>> start GIVEN PASSAGE

Excalibur VITRO runs on three signals: session-specific JIT context, standing role expectations, and standing target expectations.

JIT context is the primary operating tool.

JIT Context Is The Main Tool

JIT context tells the system what this session is for. It narrows the decision to current business purpose.

Examples:

  • approve refund for ticket INC-4821 up to 5,000 EUR
  • rotate the TLS certificate for api.corp.com
  • review security alerts and collect evidence for incident INC-9012
  • export customer records for legal hold case LH-2026-014

Good JIT context is concrete, scoped, and tied to a real business purpose.

Roles Provide Standing Expectations

Roles define what a class of users normally does.

Each role carries two kinds of standing expectations:

  • role specification: what this type of user is generally expected to do
  • target specification: what the protected resource is meant to be used for, and what kinds of actions are acceptable on that surface

Examples:

  • an accounts payable role can process invoices and schedule payments within defined limits
  • a support role can look up customer records and restore access for approved cases
  • an infrastructure administration role can manage certificates and load balancer settings

Target expectations define what actions belong on a surface.

Why Both Matter

JIT context explains the current session. Roles and target expectations explain the normal boundaries of the user and the surface.

flowchart LR
    A[Role Specification] --> D[Intent-Aware Decision]
    B[Target Expectations] --> D
    C[JIT Session Context] --> D

Together they answer one question: does this action belong for this user, on this surface, in this session?

Example

Consider an infrastructure administrator working on a certificate rotation.

>> end GIVEN PASSAGE

DIRECTIONS FOR THIS TASK: Could you carry on the passage about Excalibur VITRO's access signals from its last sentence? These lines come from a separate source.

>> start DATASET EXCERPTS

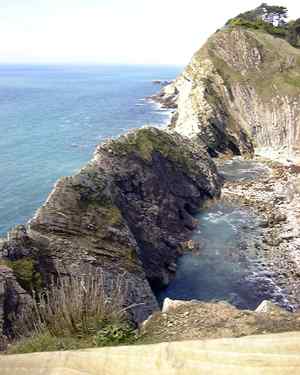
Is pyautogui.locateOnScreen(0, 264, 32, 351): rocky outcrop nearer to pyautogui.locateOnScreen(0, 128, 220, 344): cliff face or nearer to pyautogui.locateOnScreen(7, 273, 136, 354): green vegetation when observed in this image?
pyautogui.locateOnScreen(0, 128, 220, 344): cliff face

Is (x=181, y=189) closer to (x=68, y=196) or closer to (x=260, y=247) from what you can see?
(x=260, y=247)

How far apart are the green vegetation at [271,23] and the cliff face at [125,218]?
48.4 metres

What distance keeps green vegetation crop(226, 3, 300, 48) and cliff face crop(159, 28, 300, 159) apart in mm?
8900

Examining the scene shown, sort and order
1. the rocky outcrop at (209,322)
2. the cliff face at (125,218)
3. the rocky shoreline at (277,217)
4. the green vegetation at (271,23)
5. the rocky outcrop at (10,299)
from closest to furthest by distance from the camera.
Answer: the rocky outcrop at (209,322), the rocky outcrop at (10,299), the cliff face at (125,218), the rocky shoreline at (277,217), the green vegetation at (271,23)

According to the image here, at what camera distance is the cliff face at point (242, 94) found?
6256cm

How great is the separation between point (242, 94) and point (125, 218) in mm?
42787

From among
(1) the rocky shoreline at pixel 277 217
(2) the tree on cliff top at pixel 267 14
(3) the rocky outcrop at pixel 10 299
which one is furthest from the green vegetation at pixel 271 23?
(3) the rocky outcrop at pixel 10 299

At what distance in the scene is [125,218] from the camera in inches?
1227

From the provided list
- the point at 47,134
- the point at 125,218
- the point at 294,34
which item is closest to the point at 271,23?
the point at 294,34

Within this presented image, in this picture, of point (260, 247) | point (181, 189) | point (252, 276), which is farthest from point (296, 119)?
point (252, 276)

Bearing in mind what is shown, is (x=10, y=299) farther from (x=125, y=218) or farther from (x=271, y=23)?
(x=271, y=23)

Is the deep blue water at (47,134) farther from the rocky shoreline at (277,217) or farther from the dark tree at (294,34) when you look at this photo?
the dark tree at (294,34)

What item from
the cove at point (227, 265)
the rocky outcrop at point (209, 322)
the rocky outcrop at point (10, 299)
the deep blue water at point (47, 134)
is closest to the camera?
the rocky outcrop at point (209, 322)

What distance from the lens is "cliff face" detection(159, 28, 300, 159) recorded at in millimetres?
62562
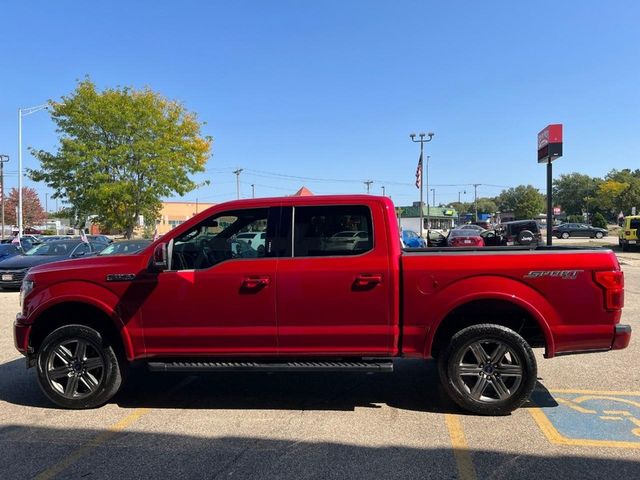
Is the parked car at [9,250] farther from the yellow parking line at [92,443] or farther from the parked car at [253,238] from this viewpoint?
the parked car at [253,238]

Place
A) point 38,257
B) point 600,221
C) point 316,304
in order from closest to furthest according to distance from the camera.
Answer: point 316,304, point 38,257, point 600,221

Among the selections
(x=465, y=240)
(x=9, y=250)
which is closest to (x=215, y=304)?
(x=9, y=250)

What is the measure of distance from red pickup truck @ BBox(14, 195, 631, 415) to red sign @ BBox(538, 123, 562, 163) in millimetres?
16588

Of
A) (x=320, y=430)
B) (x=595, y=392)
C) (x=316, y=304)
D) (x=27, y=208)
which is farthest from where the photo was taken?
(x=27, y=208)

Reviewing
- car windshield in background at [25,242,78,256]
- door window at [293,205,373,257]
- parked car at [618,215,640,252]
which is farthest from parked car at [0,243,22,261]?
parked car at [618,215,640,252]

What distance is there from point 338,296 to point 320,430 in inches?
44.8

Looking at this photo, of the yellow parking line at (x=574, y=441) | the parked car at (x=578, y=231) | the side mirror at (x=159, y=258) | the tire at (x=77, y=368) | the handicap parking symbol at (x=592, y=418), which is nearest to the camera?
the yellow parking line at (x=574, y=441)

>> end DATASET EXCERPTS

ANSWER BELOW:
  • the role specification says this administrator normally manages certificates, load balancers, and related infrastructure settings
  • the target specification says the resource is an infrastructure management surface where certificate changes are acceptable, but unrelated identity changes or financial actions are not
  • the JIT context says this session is for rotating the TLS certificate for api.corp.com

That lets the system allow expected certificate work and stop unrelated or destructive actions.

Why JIT Is Used Most Of The Time

Standing role and target expectations are broad by design. Most real risk decisions depend on why the user is in the session now. JIT context is therefore used most of the time.

The default pattern is:

  1. provide JIT context for the current session whenever the purpose is specific, sensitive, or high consequence
  2. define standing role expectations for user classes that need durable guardrails
  3. define standing target expectations for important surfaces

Operating Model

  • standing role expectations
  • standing target expectations
  • session-specific JIT context

The Outcome

This model gives organizations precision:

  • JIT context tells the system what this session is for
  • roles tell the system what this user class normally does
  • target expectations tell the system what the resource is intended to be used for

Together, they make preemptive security operational.